苏槿将皓月剑放在桌上,大步上前,一把将他拉起,麻利的为他整理衣衫,嘴里振振有词:“从前啊,我有一个主子,矫揉造作的很,衣食住行样样都得侍奉周到,甚是会折磨人呢!”
她的手在他腰间游走,他坐在床边,掐着她的腰,将头埋在她怀里,温柔地说道:“若不寻了这些借口,怎能把你牢牢拴在身边?”
她的手将他的长发束起,林牧在她怀里,像离家许久寻觅主人的狗狗,柔声低语:“几年前你第一次为我束发,我便心动了。”
他温柔地搂着她的腰,在她怀中亲昵。
她低头捧着他的脸,“某人的贴身丫鬟可不止我一个。”
“我可从未让她近身!”他言语激动,狠狠地在她腰上捏了一把。
苏槿为他系好发带,在他额上轻吻。
“快走吧!”
春暖花开,鸟语花香,二人骑着骏马在一匹荒漠中飞驰,她时不时的回眸,二人眼触神交,眉眼传情。
二人又来到了定西城,苏槿站在林牧曾经伫立的栏杆旁,耳边的风铃灵灵作响。
林牧从背后将她环绕,尽显占有之态。
她侧首凝望他,在他唇上逗吻,一下,两下,他拦腰将她抱起回了房中,他抱着她,步步衔唇,不离不分。
苏槿钩在他身上,像一只受惊的白兔,在他怀里猛窜。
“要,要每天想我!”她娇喘道。
他搂紧她的背,伏在她脖颈,用力吮吸,直到开出一朵嫣红。
二人即将分道而驰,林牧心中尽是不舍,他无休无止,近乎疯狂,恨不得在她全身都烙下印记。

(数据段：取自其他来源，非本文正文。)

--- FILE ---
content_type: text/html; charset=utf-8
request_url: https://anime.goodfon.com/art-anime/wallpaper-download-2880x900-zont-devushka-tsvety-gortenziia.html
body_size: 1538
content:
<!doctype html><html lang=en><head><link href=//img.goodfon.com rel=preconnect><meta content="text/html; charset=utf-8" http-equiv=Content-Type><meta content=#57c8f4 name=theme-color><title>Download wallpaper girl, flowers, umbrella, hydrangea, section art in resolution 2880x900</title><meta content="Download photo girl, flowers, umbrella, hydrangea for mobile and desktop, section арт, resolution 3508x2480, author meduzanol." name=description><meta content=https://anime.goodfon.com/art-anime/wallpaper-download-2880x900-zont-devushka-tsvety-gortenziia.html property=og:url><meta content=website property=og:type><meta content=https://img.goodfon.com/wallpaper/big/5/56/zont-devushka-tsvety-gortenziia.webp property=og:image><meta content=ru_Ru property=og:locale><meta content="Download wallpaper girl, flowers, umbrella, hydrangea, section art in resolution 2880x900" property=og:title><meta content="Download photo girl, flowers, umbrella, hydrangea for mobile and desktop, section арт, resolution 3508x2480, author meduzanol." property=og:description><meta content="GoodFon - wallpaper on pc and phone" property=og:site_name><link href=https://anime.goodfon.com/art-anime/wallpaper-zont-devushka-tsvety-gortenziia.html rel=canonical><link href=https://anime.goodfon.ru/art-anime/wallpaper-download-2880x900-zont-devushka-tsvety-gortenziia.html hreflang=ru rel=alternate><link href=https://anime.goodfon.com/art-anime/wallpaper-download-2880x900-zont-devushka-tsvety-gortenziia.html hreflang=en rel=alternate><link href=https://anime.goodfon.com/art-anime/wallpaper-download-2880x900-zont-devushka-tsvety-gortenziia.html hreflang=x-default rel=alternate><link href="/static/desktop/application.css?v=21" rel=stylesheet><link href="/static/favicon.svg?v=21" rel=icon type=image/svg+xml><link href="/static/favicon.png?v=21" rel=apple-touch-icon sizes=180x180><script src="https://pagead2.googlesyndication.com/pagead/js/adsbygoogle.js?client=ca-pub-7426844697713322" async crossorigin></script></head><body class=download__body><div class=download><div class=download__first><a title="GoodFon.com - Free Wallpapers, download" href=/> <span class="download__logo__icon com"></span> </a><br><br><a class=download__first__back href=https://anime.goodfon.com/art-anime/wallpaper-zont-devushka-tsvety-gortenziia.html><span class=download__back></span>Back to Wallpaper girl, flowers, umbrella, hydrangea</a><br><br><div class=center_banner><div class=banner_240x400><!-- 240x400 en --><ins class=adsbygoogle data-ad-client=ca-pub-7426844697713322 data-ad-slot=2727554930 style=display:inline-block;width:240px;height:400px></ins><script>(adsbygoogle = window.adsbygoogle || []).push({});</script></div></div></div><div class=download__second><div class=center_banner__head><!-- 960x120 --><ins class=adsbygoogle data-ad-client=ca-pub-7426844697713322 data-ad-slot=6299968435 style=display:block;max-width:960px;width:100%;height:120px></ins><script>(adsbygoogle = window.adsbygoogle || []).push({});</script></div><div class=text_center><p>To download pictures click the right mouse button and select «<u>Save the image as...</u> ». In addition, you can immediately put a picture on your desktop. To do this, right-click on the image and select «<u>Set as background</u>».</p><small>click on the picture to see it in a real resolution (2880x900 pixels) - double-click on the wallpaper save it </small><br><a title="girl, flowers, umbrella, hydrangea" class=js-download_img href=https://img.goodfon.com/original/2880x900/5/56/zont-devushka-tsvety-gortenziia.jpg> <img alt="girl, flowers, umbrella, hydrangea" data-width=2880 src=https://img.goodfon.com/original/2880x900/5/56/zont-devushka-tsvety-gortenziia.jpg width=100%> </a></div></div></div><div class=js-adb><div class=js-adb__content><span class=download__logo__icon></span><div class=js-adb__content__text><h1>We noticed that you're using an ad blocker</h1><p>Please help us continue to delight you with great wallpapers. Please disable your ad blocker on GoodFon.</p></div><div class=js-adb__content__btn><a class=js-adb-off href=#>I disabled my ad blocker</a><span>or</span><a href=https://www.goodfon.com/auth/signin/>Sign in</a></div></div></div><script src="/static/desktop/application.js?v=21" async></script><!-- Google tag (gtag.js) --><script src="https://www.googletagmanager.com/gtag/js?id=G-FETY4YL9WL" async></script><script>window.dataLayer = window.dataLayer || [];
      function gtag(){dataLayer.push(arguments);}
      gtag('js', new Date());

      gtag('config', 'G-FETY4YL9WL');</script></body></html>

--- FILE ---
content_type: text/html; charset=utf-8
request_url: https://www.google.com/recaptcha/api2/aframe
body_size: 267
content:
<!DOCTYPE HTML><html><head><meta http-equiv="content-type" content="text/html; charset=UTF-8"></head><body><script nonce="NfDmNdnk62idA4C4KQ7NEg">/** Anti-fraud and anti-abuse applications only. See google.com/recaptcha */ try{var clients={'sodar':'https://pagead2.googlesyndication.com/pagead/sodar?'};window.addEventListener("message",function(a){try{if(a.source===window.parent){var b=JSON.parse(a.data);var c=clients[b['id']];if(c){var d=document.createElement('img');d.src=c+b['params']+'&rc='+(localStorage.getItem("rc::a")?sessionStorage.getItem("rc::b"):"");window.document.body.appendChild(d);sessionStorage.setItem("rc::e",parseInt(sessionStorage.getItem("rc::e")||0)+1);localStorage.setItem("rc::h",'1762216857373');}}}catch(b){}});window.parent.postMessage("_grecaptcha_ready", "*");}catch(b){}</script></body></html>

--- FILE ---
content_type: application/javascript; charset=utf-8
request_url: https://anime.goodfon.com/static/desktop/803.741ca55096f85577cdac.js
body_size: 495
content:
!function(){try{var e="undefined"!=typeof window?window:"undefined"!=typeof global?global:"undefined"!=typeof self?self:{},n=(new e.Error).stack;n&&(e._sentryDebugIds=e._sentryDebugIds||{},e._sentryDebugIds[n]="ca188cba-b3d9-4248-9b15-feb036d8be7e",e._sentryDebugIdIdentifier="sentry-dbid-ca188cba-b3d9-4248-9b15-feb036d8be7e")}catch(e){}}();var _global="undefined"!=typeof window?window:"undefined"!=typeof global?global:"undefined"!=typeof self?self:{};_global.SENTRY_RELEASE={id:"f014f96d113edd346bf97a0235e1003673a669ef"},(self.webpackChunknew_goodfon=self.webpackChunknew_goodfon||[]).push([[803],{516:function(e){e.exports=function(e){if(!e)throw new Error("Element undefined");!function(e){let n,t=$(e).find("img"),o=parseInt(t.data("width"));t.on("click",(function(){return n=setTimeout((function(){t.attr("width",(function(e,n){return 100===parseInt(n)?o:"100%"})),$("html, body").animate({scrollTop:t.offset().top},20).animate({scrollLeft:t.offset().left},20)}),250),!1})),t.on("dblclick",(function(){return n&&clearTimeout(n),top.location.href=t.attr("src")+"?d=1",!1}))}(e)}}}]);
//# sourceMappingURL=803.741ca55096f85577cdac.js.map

窗外下起了小雨,春雨霏霏,落在瓦片上发出滋滋的响声。
她香津淋漓,伏在他胸前小憩,他的手轻抚她的脸颊,小声叮咛:“真希望一切能早日平息。”
“会有那一天的。”
她赤着身子伏在窗边,他温热的手在她关元穴上轻柔,安抚她进入梦乡。
翌日,苏槿早早起床,收拾行囊,趁着林牧睡着,悄悄离去。
她目如鹰隼,身似猛虎,盘马飞奔前往飞龙山。
乌蒙河
梅若生侥幸捡了一条命,苏槿当日怕他死在迕远巷连累林牧,故意偏离心脉一寸。
他躺在床上,四肢无力,已经数月未曾下床。
秦飞鸿日日守在他床前,悉心照料。
“二哥,你可记得第一次见面,我跟着那短命鬼上山,你夸我马术精湛……”
秦飞鸿手持软绢,打湿了在他身上擦拭,她日日以泪洗面,只求梅若生能够睁开眼再看看她。
梅若生心脉受损,可他神志清晰,他能感觉到秦飞鸿指尖的温热,也能听到她日日反复念叨的回忆,他只是沉浸在痛苦中不愿醒来。